Табло возле стеклянного здания пригородных касс вокзала показывало, что нужная ему электричка отправится через минуту. Он побежал, мелко перебирая ногами, прижимая папку к груди, боясь оскользнуться и упасть, вскочил в первую же дверь, и она с шипеньем закрылась. Вагон был почти пустой, Филимонов прошел вдоль ряда скамеек, ища место возле незамерзшего окна, увидел такое и сел. Электричка уже ехала, набирая потихоньку скорость, Филимонов положил папку на сиденье рядом и стал смотреть в окно — на заснеженный белый мир за ним, однообразный и скучный. В груди у него было горько и тяжело. Как жаль, какая обида, что он не знает, не знаком в самом деле с Парасуновым или еще с кем из таких же — только вот покричал, адреналин себе в крови сбросил, а так и останутся эти сосунки, прилизанные эти, ненаказанными… Ах, в самом деле!..
…Жена дома ждала его с обедом. С кухни в прихожую натянуло крепким вкусным запахом борща, парового мяса и жареных кабачков.
— Ну как? — спросила жена, выйдя к нему, снимающему пальто, и увидела его лицо. — Неладно что?

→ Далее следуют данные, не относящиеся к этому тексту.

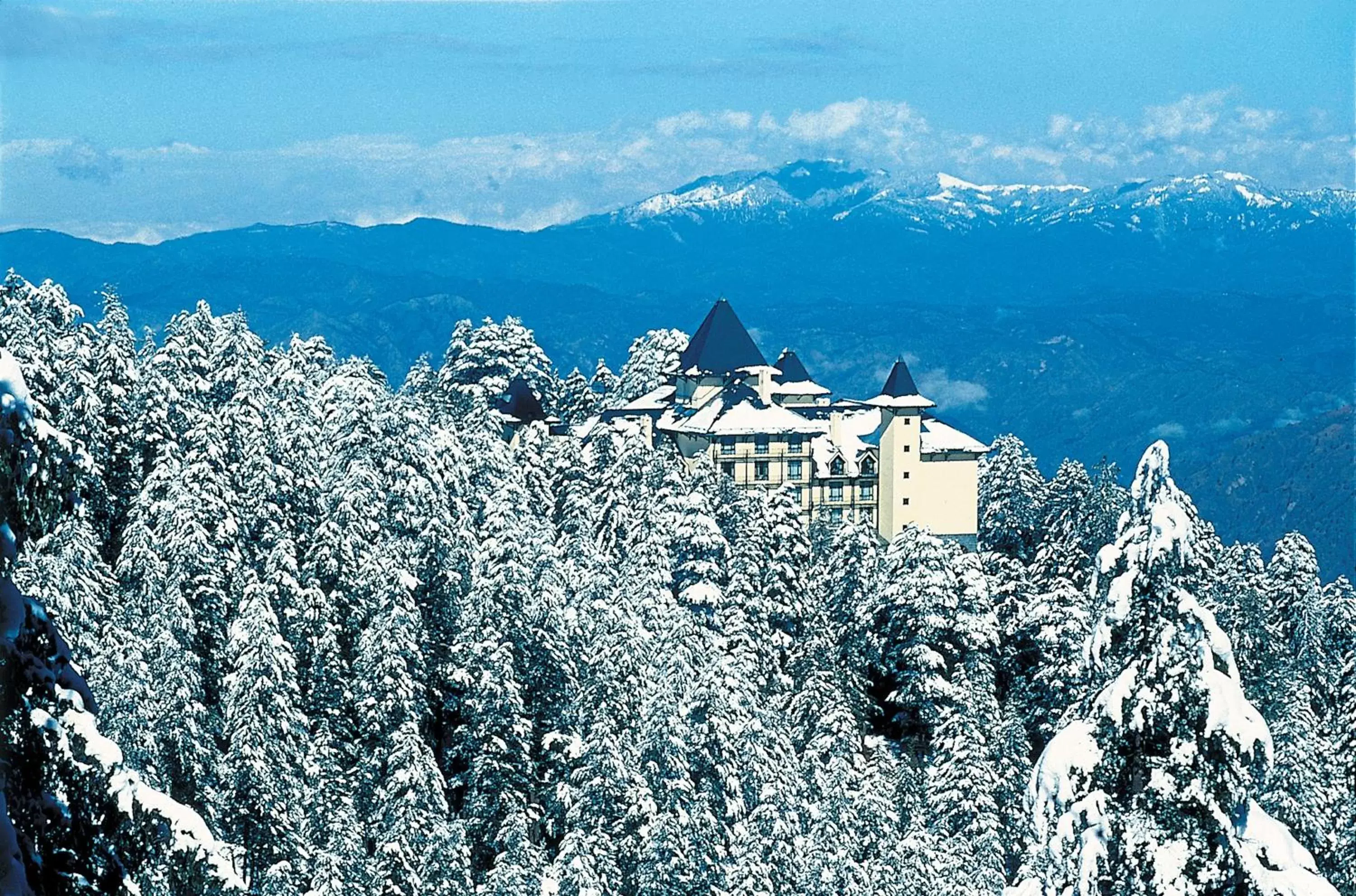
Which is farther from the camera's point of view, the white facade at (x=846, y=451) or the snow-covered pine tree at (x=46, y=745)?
the white facade at (x=846, y=451)

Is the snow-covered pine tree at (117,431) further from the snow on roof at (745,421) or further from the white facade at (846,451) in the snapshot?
the snow on roof at (745,421)

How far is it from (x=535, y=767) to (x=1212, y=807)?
1181 inches

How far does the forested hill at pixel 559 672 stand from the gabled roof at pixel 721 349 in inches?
652

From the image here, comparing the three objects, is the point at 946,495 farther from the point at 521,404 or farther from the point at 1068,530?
the point at 521,404

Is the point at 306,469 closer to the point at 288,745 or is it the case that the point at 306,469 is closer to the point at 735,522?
the point at 288,745

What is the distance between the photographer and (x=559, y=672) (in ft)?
139

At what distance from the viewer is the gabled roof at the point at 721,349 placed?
87125mm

— А, мать!.. — не глядя на нее, отдал ей, чтоб не мешалась, папку Филимонов. — Разве ж кто понимает что? Разве ж кто хочет что? Никто ничего, всем наплевать, о себе только и заботятся.
Стол в комнате по-прежнему, в честь его выезда в Москву, стоял застеленный скатертью. Филимонов собрал ее, скомкал и с силой швырнул в угол дивана.

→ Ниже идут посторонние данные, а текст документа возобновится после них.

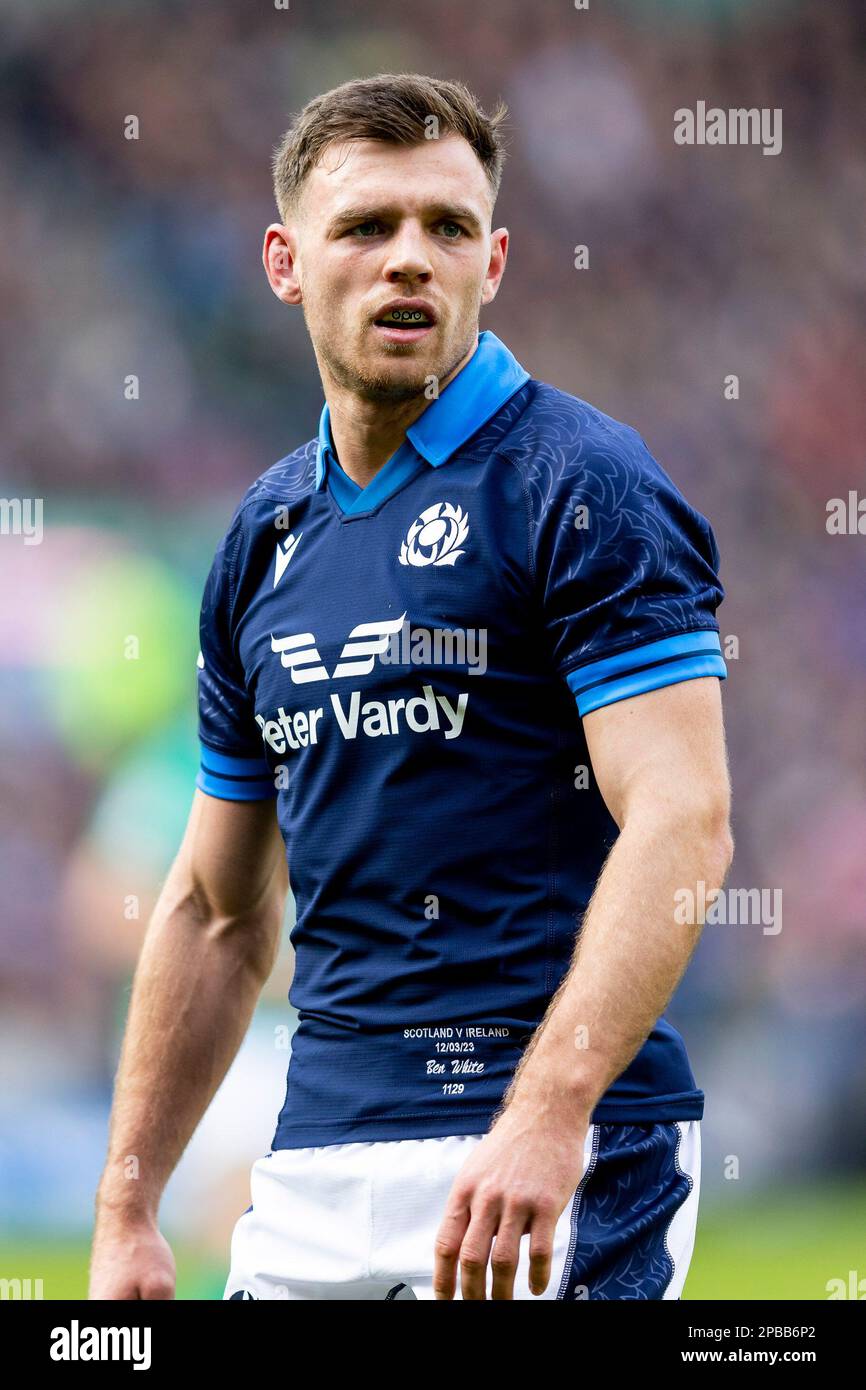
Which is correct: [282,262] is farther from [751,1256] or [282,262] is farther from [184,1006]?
[751,1256]

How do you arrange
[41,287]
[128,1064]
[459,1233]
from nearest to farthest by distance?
[459,1233] < [128,1064] < [41,287]

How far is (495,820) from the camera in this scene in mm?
1846

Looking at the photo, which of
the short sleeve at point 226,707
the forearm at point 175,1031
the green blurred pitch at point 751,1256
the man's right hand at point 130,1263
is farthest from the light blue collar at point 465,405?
the green blurred pitch at point 751,1256

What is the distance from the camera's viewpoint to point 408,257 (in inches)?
A: 77.6

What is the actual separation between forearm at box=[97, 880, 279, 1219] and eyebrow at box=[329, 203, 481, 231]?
873 mm

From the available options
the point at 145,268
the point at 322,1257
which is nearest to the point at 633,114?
the point at 145,268

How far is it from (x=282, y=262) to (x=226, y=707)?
1.88 ft

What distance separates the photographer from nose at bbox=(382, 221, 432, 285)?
1.97 m

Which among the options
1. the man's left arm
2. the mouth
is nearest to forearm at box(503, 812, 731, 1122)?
the man's left arm

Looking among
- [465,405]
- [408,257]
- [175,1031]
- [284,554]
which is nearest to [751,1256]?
[175,1031]

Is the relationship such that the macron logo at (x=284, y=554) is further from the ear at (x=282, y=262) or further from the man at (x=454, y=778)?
the ear at (x=282, y=262)

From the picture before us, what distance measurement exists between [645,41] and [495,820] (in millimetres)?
6379

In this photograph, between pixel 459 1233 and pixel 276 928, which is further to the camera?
pixel 276 928

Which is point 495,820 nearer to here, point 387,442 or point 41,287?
point 387,442
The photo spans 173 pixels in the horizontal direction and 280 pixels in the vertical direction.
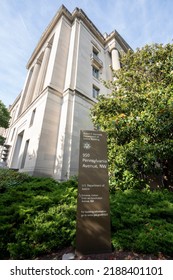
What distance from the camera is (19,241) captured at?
3.29 meters

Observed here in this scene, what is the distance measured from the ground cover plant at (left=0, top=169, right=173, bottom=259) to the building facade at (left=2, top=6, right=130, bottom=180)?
6.19m

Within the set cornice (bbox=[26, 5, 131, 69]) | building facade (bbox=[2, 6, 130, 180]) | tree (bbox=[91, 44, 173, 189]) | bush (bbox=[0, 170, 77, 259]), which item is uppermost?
cornice (bbox=[26, 5, 131, 69])

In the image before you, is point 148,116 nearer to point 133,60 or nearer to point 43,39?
point 133,60

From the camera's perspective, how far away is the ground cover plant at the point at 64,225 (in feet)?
10.6

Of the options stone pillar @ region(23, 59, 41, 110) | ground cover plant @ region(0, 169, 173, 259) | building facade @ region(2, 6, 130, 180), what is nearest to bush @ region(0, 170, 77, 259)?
ground cover plant @ region(0, 169, 173, 259)

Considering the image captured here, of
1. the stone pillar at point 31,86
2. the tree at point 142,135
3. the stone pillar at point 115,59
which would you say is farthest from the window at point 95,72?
the tree at point 142,135

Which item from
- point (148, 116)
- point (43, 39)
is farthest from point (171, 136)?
point (43, 39)

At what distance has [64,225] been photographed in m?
3.88

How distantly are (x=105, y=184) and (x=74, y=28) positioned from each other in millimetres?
20312

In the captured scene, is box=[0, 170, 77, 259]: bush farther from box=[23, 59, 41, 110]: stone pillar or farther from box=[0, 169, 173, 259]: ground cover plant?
box=[23, 59, 41, 110]: stone pillar

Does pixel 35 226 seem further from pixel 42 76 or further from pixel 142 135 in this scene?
pixel 42 76

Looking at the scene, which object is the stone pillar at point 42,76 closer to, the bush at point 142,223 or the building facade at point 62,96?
the building facade at point 62,96

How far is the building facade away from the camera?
11570 mm

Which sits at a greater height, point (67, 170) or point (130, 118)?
point (130, 118)
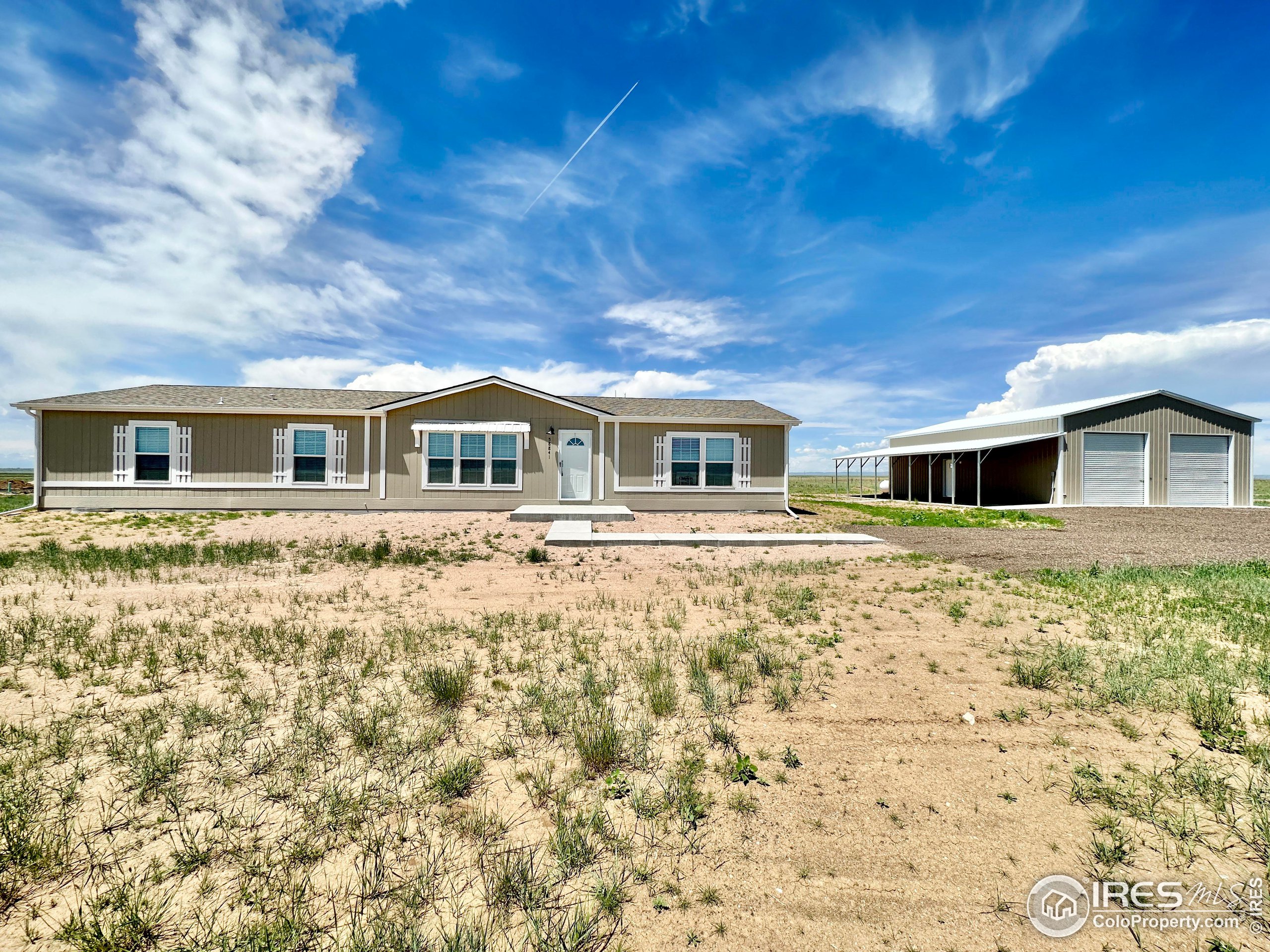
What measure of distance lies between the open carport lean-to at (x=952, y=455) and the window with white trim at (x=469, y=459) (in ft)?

— Мать! — крикнул он, сколько хватило горла. — Что эту, понимаешь, тут!.. Клеенка где?!
— Ой, да я откуда знала-то… — тяжело протопав по коридорчику, пробежала жена. Она достала с полки из шкафа свернутую клеенку и застелила стол, а скатерть сложила и убрала.
Филимонов сел за стол, подпер голову рукой и сидел так, не двигаясь, глядя в окно, на скребущуюся о стекло ветку акации, пока жена не принесла тарелки с борщом.
— На что, мать, ушла жизнь, — сказал Филимонов, размешивая сметану, скорбно поджимая губы и глядя мимо жены. — На что? Чтобы какие-то сосунки посылали нас… грязью поливали… ничего которым не интересно. А! Ведь я ему о чем рассказываю, что предлагаю — это какого масштаба мысли!.. А он: не заслуживает внимания! Да потом еще… похлеще!
— Не понимают, не понимают… — осуждающе поддакнула жена. — Да и откуда же: они ж об этом не думают, это для них — как снег на голову.
— И всюду так, везде — куда ни ткнись, — отправляя ложку в рот и мотая головой, сказал Филимонов. — Всюду! В исполкомы Советов, говорит, обращайтесь. Будто не обращался! А я ведь о главном еще не писал, не торкался никуда — о цифровой индексификации-то. Мы ж передовая страна, кому и начинать, как не нам. Одних вон Ивановых Иванов Ивановичей в Москве триста с чем-то тысяч. А?! Разберись в них, проведи учет. А был бы индекс у каждого — и все, никаких проблем. 4П 1042. Или 308Г2. И справедливость тогда для всех полная. Спела свою песню, поизгилялась — и ладно, уходи, нечего знать нам, Петрова ты или Иванова. 4П 1042 — и хорош.